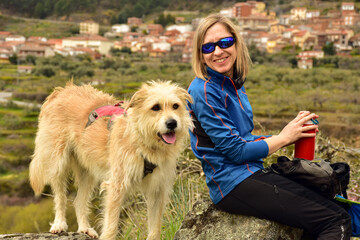 BLOND WOMAN HIKING WITH DOG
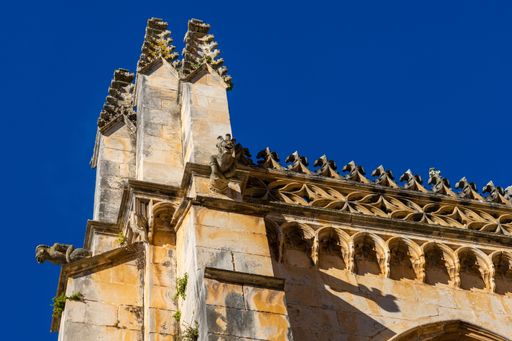 A low-angle view of ancient buildings on a sunny day
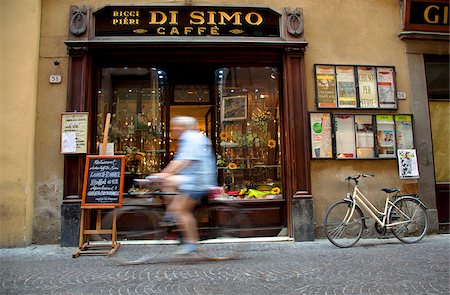 simsearch:862-05997928,k - Italy, Tuscany, Lucca. A person cycling in front of one of the most famous bars in town Stock Photo - Rights-Managed, Code: 862-05997914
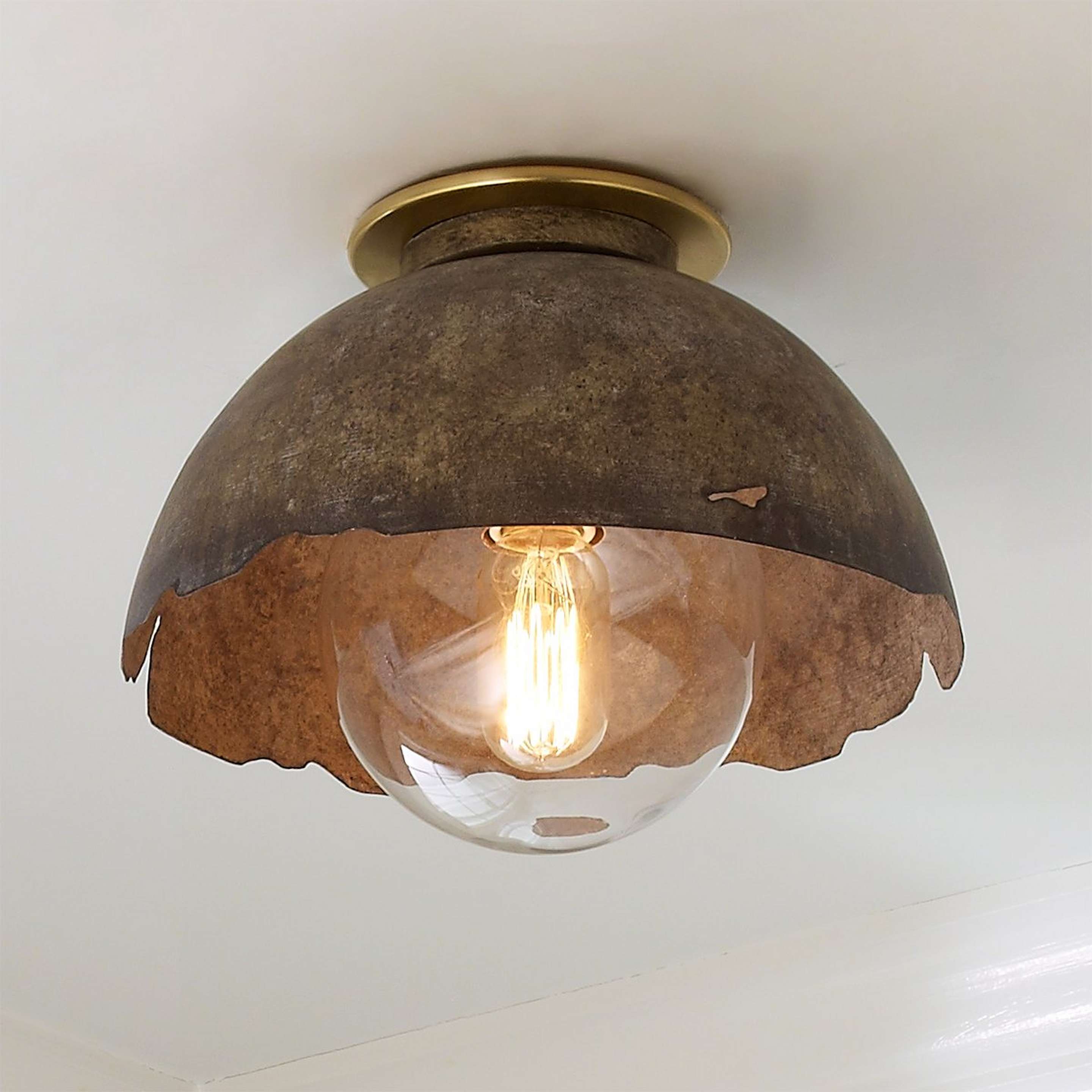 A Young House Love Rough Edge Metal Ceiling Light with Brass / Aged Bronze / Gunmetal color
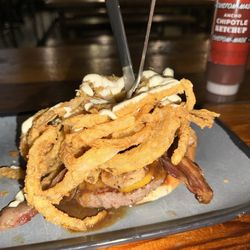 Twisted Root Burger - THE MILLIONAIRE Open-faced burger w/ wagyu, cheddar, truffle aioli, garlic mushrooms, bacon, dark beer sauce, crispy fried onion strings.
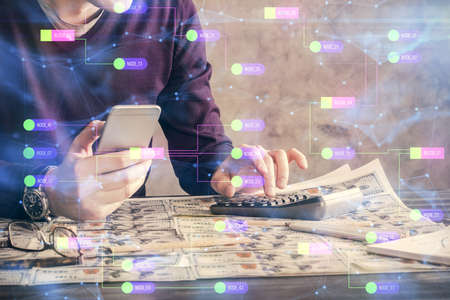 Multi exposure of man's hand holding and using a digital device and data theme drawing. Innovation concept.の写真素材
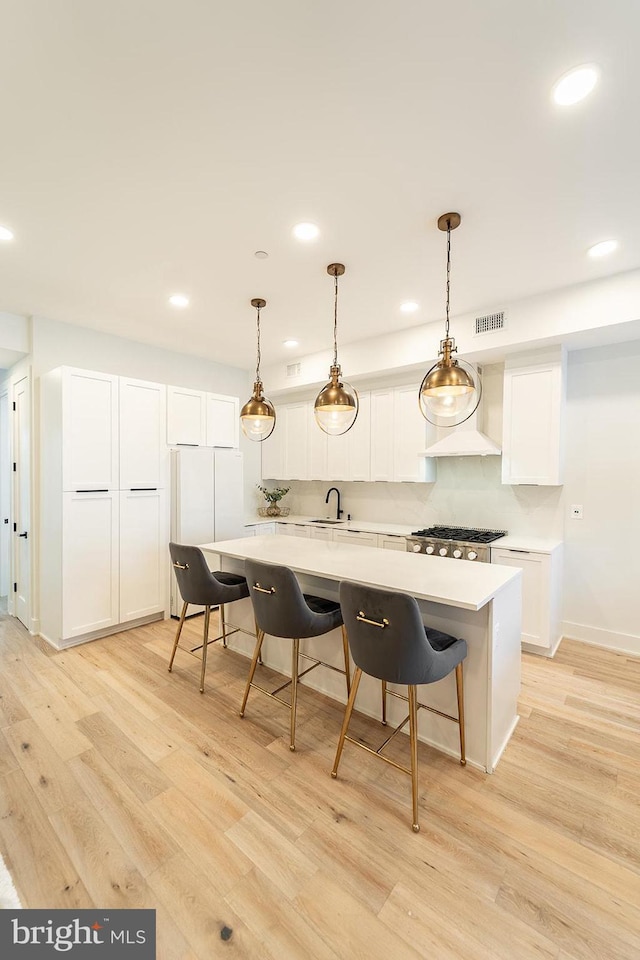 bar featuring white cabinets, light hardwood / wood-style floors, decorative light fixtures, white fridge, and stainless steel gas cooktop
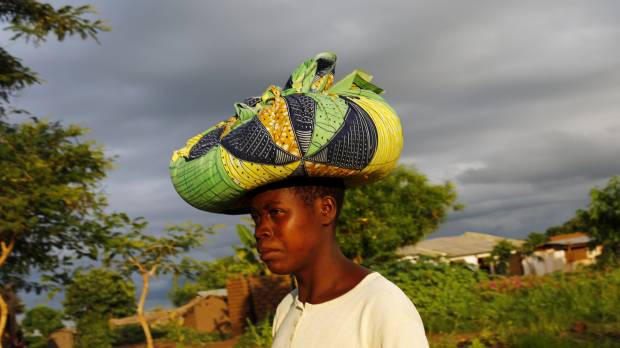 Malawian subsistence farmer Louise Abele carries corn she bought to feed her family near Lilongwe on Jan. 31. In southern Africa, an illusion built on aid heralds hunger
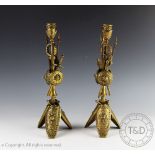 A pair of 19th century style cast brass candlesticks comprised of spears,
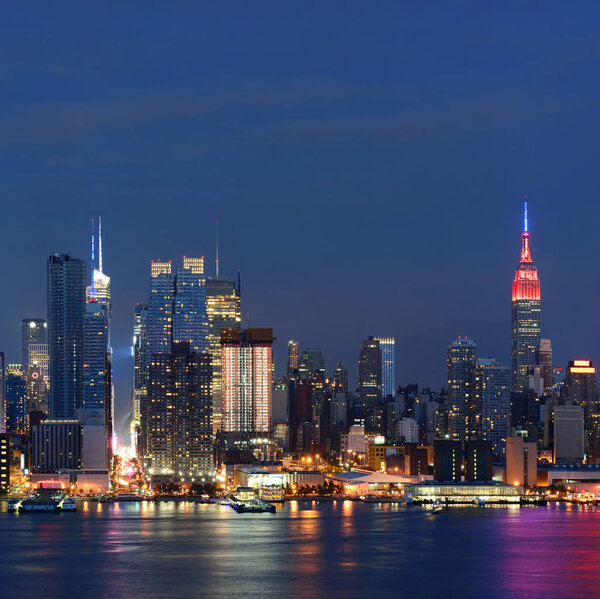 Manhattan midtown skyscrapers and New York City skyline at dusk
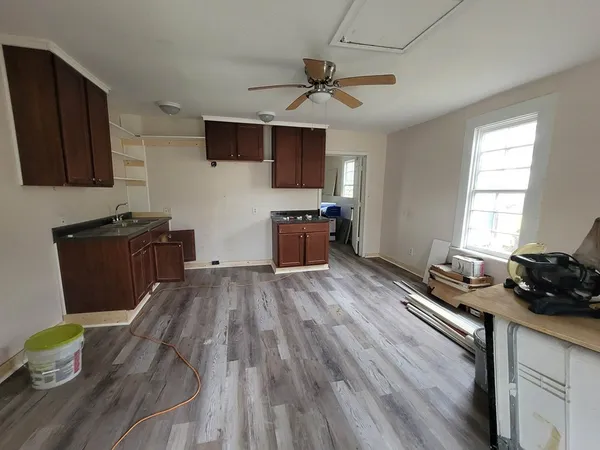 a kitchen with a wooden floor and stove top oven
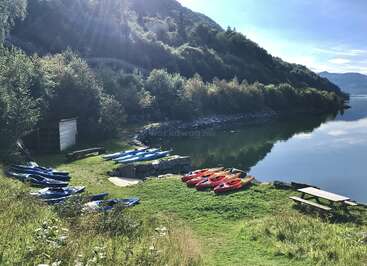 Coloridos kayaks descansan en la orilla cubierta de hierba de un lago sereno, rodeado de exuberantes colinas verdes, árboles y la luz del sol, con mesas de picnic y tranquilos reflejos. Un entorno tranquilo.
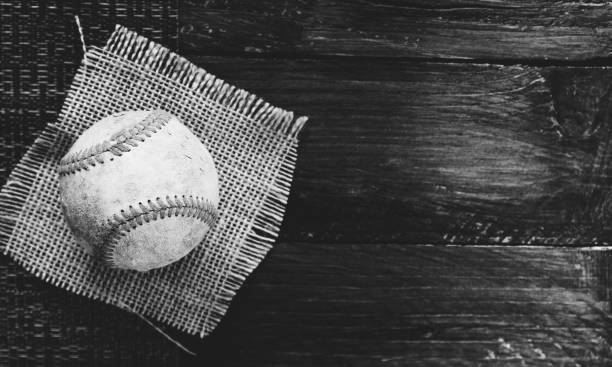 Baseball on wood background with burlap cloth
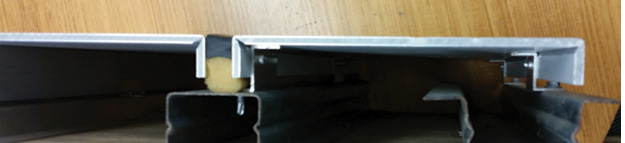 5) A cross-section of panels installed using the Cassette method. Note how the panel’s edges are bent 90° like an inverted “U” and that each panel is positively secured by a bracket and screw. This is a much more secure method than the Direct Stick. However, the system is still prone to unchecked fire travel in the void space at the rear of the panels. Fire stopping is essential when using either method. (Photo by author.)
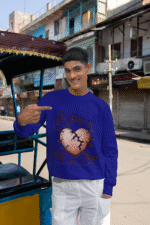 A young man, possibly of South Asian descent, wearing a navy blue PodLyft men's mental health sweatshirt. The "It's Okay to Not Be Okay" design with a mended, cracked heart is prominently displayed. He is standing next to a rickshaw-like vehicle on a street that appears to be in India, pointing to his chest and smiling at the camera.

^^^^^^^^

> _Assigned task_:
In the lines above, swap "kitchen" for "galley" and change nothing else. Give all the lines again without the pictures.

> _Answer to the exercise_:
 BLOND WOMAN HIKING WITH DOG
 A low-angle view of ancient buildings on a sunny day
 simsearch:862-05997928,k - Italy, Tuscany, Lucca. A person cycling in front of one of the most famous bars in town Stock Photo - Rights-Managed, Code: 862-05997914
 A Young House Love Rough Edge Metal Ceiling Light with Brass / Aged Bronze / Gunmetal color
 Twisted Root Burger - THE MILLIONAIRE Open-faced burger w/ wagyu, cheddar, truffle aioli, garlic mushrooms, bacon, dark beer sauce, crispy fried onion strings.
 Multi exposure of man's hand holding and using a digital device and data theme drawing. Innovation concept.の写真素材
 bar featuring white cabinets, light hardwood / wood-style floors, decorative light fixtures, white fridge, and stainless steel gas cooktop
 Malawian subsistence farmer Louise Abele carries corn she bought to feed her family near Lilongwe on Jan. 31. In southern Africa, an illusion built on aid heralds hunger
 A pair of 19th century style cast brass candlesticks comprised of spears,
 Manhattan midtown skyscrapers and New York City skyline at dusk
 a galley with a wooden floor and stove top oven
 Coloridos kayaks descansan en la orilla cubierta de hierba de un lago sereno, rodeado de exuberantes colinas verdes, árboles y la luz del sol, con mesas de picnic y tranquilos reflejos. Un entorno tranquilo.
 Baseball on wood background with burlap cloth
 5) A cross-section of panels installed using the Cassette method. Note how the panel’s edges are bent 90° like an inverted “U” and that each panel is positively secured by a bracket and screw. This is a much more secure method than the Direct Stick. However, the system is still prone to unchecked fire travel in the void space at the rear of the panels. Fire stopping is essential when using either method. (Photo by author.)
 A young man, possibly of South Asian descent, wearing a navy blue PodLyft men's mental health sweatshirt. The "It's Okay to Not Be Okay" design with a mended, cracked heart is prominently displayed. He is standing next to a rickshaw-like vehicle on a street that appears to be in India, pointing to his chest and smiling at the camera.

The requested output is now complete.